Dezember/Januar 2015/16 Stadtteilmagazin Wilma


Eine Kiste toter Füße


©Tanja Schnitzler

Das Schuhhaus Hartmann in der Pichelsdorfer Straße 132 ist eines der ältesten, noch bestehenden Handwerksgeschäfte im Kiez: Die Schuhmacher Maria und Joseph Hartmann eröffneten den Laden 1948. Auch heute noch ist Hartmann ein Familienbetrieb. Das Geheimnis: eine ungewöhnliche Kombination aus Schuhhandel und Orthopädie-Fachgeschäft.
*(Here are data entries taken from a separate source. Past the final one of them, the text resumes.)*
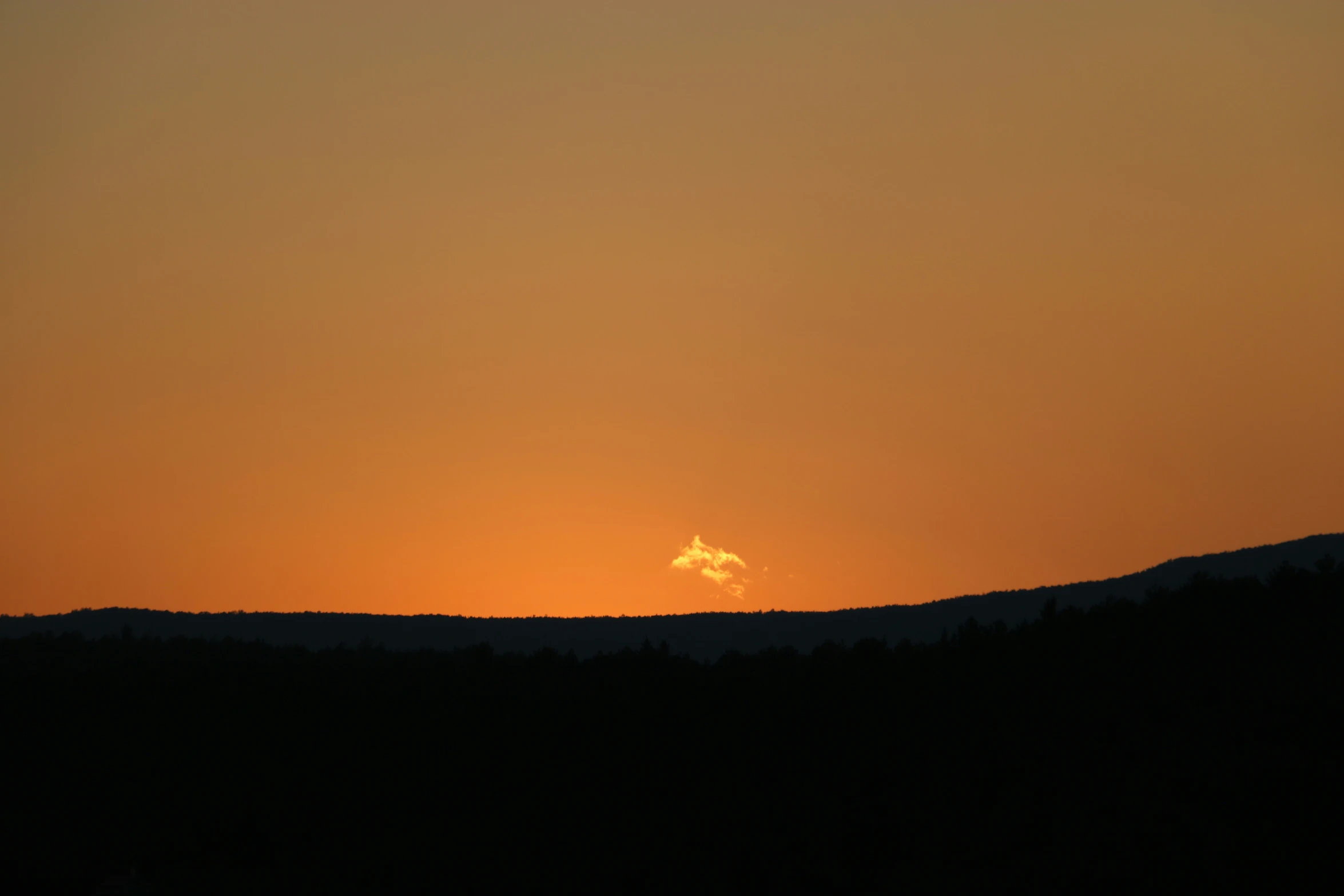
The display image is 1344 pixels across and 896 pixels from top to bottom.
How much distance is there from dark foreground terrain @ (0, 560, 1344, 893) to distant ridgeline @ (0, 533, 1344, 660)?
934cm

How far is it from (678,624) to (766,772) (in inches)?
735

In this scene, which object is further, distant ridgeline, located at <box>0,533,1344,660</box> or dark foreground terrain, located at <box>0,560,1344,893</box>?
distant ridgeline, located at <box>0,533,1344,660</box>

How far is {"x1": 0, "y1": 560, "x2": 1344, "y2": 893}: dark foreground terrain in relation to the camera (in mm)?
15430

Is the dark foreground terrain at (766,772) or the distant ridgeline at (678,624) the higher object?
the distant ridgeline at (678,624)

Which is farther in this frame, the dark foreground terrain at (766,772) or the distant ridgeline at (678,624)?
the distant ridgeline at (678,624)

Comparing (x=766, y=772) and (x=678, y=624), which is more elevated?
(x=678, y=624)

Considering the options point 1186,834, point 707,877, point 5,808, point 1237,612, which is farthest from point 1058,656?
point 5,808

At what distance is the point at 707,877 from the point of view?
667 inches

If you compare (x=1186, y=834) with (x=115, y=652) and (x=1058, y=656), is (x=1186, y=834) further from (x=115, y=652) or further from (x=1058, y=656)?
(x=115, y=652)

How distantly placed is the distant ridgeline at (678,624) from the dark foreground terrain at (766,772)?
9.34 m

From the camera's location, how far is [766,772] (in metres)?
18.9

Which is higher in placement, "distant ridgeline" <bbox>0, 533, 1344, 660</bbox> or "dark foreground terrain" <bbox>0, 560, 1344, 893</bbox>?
"distant ridgeline" <bbox>0, 533, 1344, 660</bbox>

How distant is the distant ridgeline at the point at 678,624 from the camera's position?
3394cm

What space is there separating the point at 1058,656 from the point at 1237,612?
8.79 feet
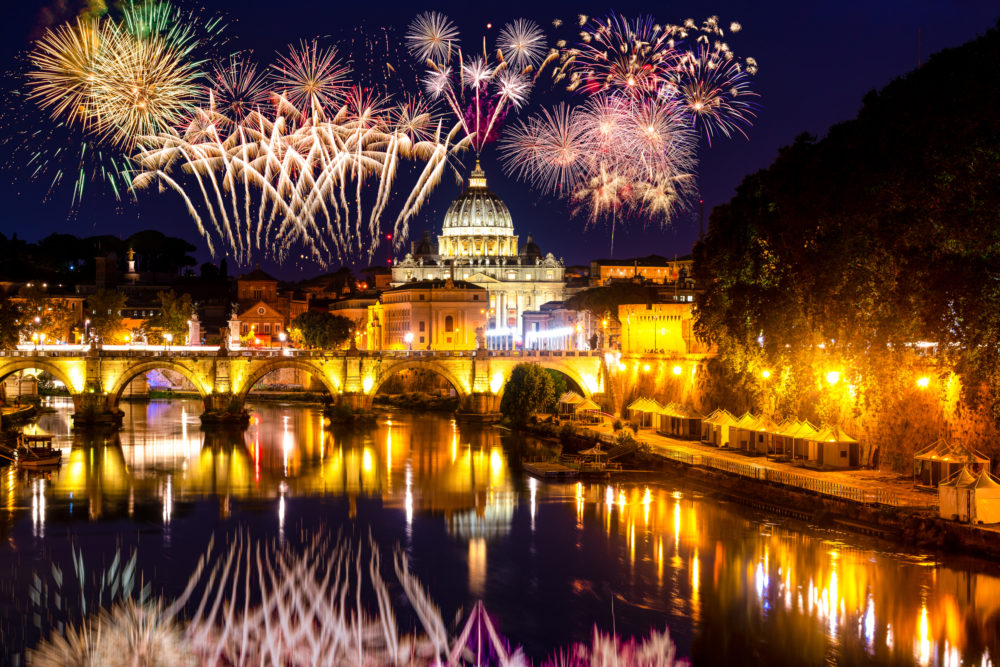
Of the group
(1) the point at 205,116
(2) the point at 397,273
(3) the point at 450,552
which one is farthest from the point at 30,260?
(3) the point at 450,552

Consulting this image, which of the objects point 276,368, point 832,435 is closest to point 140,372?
point 276,368

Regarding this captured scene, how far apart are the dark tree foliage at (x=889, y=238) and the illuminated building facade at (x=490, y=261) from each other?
8802 centimetres

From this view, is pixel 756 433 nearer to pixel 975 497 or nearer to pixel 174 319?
pixel 975 497

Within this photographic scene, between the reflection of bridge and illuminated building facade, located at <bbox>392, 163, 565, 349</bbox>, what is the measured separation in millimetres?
60746

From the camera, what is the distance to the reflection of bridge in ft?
180

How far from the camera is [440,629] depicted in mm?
21547

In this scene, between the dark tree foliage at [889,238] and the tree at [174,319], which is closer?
the dark tree foliage at [889,238]

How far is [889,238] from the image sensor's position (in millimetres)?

In den Werkstatträumen riecht es nach Leim, Maschinen rotieren. In einem Raum fräst eine Maschine Schuheinlagen abdruckgenau aus, in einem anderen steht eine Mitarbeiterin vor einer großen Kiste „toter Füße“. So werden von den Mitarbeitern Leisten genannt: Holzfüße, die individuellen Fußabdrücken nachempfunden sind und die Grundlage für orthopädische Maßanfertigungen bilden.

Wer in den großen, hellen Ladenräumen steht, ahnt allerdings nichts vom regen Betrieb in der Werkstatt. In den Regalen finden sich derzeit neben Pumps vor allem winterfeste Schuhe aller Art: Schnürschuhe, Herrenhalbschuhe, elegantere knielange Damenlederstiefel. Stünde am Ladenschild draußen nicht groß “Orthopädie” unter “Schuhhaus”, würde einem erst nach längerer Betrachtung des Sortiments oder beim Anprobieren einzelner Schuhmodelle auffallen, dass es sich bei Hartmann um keinen gewöhnlichen Schuhladen, sondern um ein Orthopädie- und Bequemschuh- Geschäft handelt.

Doch auch als solches ist Hartmann ungewöhnlich: Andere Orthopädie-Läden machen in einem kleinen Nebenraum Spezialanfertigungen für ihre Kunden. Aber die Kombination aus breit aufgestelltem Schuhladen mit großem Gesundheitsschuh- Sortiment und angegliederter Werkstatt für Spezialanfertigungen macht Hartmann zu etwas Besonderem.

Insgesamt gibt es drei Filialen: Die in der Pichelsdorfer Straße, eine in Wilmersdorf und eine in Neukölln. Die eigentliche Werkstatt befindet sich in Wilmersdorf, erzählt die kaufmännische Angestellte Bärbel Zech. Hier in der Pichelsdorfer Straße werden Leisten, Einlagen und Bettung gefertigt. Die Spandauer Filiale war die erste: Sie wurde vom Schuhmachermeister-Ehepaar Maria und Josef Hartmann 1948 eröffnet, zu einer Zeit, in der die Pichelsdorfer Straße eine gute Einkaufsmeile mit vielfältigen Geschäften für jeden Bedarf war.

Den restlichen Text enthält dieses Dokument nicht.